King, the nonpareil of Bay Area sportscasters, migrated here from Illinois and was the third man in the Giants broadcast booth when the team moved west in 1958. In 1962, he became play-by-play voice of the San Francisco (later Golden State) Warriors, a job he held for 21 years. In 1966, King took the microphone for the Oakland Raiders, continuing in that role for two decades. In 1981, he moved into the Oakland Athletics’ broadcast booth (with Lon Simmons), a position he held for a quarter of a century. Bill King died suddenly on October 18, 2005, at age 78 following hip surgery.

His command of the language and ability to paint word pictures was matched by few in broadcasting, let alone sports announcing; his rich, distinctive voice was instantly recognizable in a sea of carbon copies; his knowledge of sport — as well as music and literature — was boundless. The rare and virtuoso talent of Bill King may have suited him well for announcing symphonies on a classical station.
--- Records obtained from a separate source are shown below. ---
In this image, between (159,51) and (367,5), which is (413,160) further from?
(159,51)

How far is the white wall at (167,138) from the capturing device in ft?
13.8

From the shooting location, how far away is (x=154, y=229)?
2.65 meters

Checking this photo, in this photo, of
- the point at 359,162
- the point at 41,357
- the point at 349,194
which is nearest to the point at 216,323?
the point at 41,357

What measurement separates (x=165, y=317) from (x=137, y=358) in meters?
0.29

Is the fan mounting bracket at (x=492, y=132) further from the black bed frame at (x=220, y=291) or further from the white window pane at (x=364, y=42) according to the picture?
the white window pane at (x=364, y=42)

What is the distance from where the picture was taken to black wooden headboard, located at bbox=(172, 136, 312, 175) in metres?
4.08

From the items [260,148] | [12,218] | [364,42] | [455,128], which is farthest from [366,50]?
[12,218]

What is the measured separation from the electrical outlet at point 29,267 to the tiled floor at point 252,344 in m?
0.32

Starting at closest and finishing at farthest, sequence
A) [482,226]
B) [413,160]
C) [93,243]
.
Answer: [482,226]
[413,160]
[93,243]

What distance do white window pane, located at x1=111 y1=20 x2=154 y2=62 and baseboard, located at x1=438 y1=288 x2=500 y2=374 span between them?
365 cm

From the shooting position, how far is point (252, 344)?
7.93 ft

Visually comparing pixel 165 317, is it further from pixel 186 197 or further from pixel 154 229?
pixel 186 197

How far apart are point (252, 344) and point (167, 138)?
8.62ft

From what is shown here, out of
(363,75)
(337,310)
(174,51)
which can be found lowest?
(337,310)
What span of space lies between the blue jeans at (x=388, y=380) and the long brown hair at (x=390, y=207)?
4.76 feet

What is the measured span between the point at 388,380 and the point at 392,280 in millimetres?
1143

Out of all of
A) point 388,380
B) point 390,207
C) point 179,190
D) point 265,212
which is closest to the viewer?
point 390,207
Sports fans should rejoice that he preferred greenswards and hardwood courts.

Monty Stickles (Photo)

Bill King was inducted into the Bay Area Radio Hall of Fame in 2006 as a member of the first class to be inducted.

King’s partner as the color analyst on Raiders broadcasts in 1978 was Monty Stickles, a former 49er tight end who was once described as the dirtiest player in the NFL. In 1960, he was the first-ever draft selection by the Chargers as an All America end from Notre Dame, but chose to sign with the 49ers, who had also made him their top pick that year.

Following his retirement from the game in 1968, Stickles (photo, right) became sports director of San Francisco’s KEST Radio, handling play-by-play for University of San Francisco basketball, while also filling in as weekend sportscaster for KGO-TV (Channel 7).

In April 1973, Stickles moved to KGO Radio as weekday sports reporter and analyst on University of California football. He appeared in the 1974 movie “Freebie and the Bean.” A resident of San Francisco, he operated the Labatt’s beer distributorship locally and pursued his hobby as a collector of fine art.

Monty Stickles died on September 3, 2006, in Oakland of heart failure following a brief illness. He was 68 years old.

  

On The Air Sign (Image)

Raiders vs. Chargers (Sunday, September 10, 1978)

 

ABOUT THE RECORDING: This partial recording was made off the air by David Jackson at Union City, Calif., only a few miles from KGO’s bayside transmitter site. Dubbed from the original cassette, the recording commences with the Raiders down 20-7 in the fourth quarter. After the Stabler-to-Bradshaw touchdown pass, there is a short gap in the recording (occurring while the radio was tuned over to the Bears-49ers game, which was going on at the same time*), then the Raiders broadcast begins again and continues to the dramatic conclusion.

* — The short segment of the Bears-49ers game, broadcast on KSFO by Lon Simmons and Gene Nelson, is available under “1978” on the museum’s San Francisco 49ers Collection page.